The ethical questions that haunt facial-recognition research
A recent Nature survey asked researchers their thoughts on ethical issues surrounding facial recognition studies. The survey follows much discourse in the facial recognition research community regarding the morality of both certain data sets used to train the AI and the possible unethical implications of some studies. Most notably, researchers requested the publisher Wiley to pull a recent study that “trained algorithms to distinguish faces of Uyghur people.”
The Chinese government, drawing much criticism for its actions, has surveilled and placed the Uyghur population in “re-education” (in reality, internment) camps. The fact that the government used facial recognition software to surveil the Uyghur population led many to consider the training of algorithms to distinguish Uyghur faces immoral. Beyond this potentially troubling connection, the collection of data sets of images used to train facial recognition algorithms without consent of those photographed proves to be another concern. Examples of this data collection without consent include live webcams and camera footage from public locations and image sharing websites. The applications of these images are unknown and can range from commercial surveillance products to military projects. Efforts have been made to take down studies that used data sets that didn’t receive consent from those depicted, but to varying degrees of success. The usage of image collection databases such as MSCeleb prevails in some studies. Furthermore, regarding the collection of info used to train the algorithm that recognizes Uyghur people, information points to the students photographed not being given sufficient information about the applications of the data to properly inform their decision – another case of data being used without (full) consent from those involved. These potentially harmful implications of software can also be seen in a recent development of software that can supposedly predict if someone is likely to become a criminal. It received much pushback and was eventually said to be based on questionable science.

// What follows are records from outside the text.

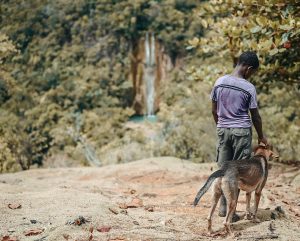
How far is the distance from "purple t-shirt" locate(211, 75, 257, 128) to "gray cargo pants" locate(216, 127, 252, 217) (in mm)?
63

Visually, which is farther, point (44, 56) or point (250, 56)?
point (44, 56)

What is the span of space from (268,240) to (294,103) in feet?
50.0

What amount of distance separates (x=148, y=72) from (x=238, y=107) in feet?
170

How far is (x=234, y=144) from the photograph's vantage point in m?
4.61

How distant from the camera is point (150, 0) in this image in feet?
189

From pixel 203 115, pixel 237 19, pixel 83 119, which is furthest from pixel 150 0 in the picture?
pixel 237 19

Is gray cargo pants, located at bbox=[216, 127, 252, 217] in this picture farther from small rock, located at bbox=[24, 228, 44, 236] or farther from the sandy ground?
small rock, located at bbox=[24, 228, 44, 236]

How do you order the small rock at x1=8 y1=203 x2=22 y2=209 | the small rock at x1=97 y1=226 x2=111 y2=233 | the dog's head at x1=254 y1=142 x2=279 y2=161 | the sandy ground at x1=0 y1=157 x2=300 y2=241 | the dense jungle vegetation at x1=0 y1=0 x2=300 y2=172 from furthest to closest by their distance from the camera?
the dense jungle vegetation at x1=0 y1=0 x2=300 y2=172, the small rock at x1=8 y1=203 x2=22 y2=209, the dog's head at x1=254 y1=142 x2=279 y2=161, the small rock at x1=97 y1=226 x2=111 y2=233, the sandy ground at x1=0 y1=157 x2=300 y2=241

The work was never published, but consensus was that similar algorithms have worsened biases in the criminal justice system. There exist different proposals for how to maintain ethics in facial recognition studies, a few being ethics boards to review work, detachment from questionable technology firms (for example, those linked to mass surveillance), greater ethical consideration of a study before conduction, and statements at the end of papers about the possible “societal impacts and ethical concerns.” The results of the survey conducted by Nature showed disagreement among researchers as to the ethics of various aspects of the facial recognition research process. Some put more emphasis on full, informed consent from those in a data set, while others did not. More researchers generally agreed that facial recognition research on vulnerable populations was potentially immoral, although there was a minority that argued that the applications of the software, not the research, should be held under greater scrutiny. There was no clear consensus on the ethical precautions that need to be taken before research is conducted. The ethics of facial recognition research continue to be discussed as awareness of the issue becomes more prevalent.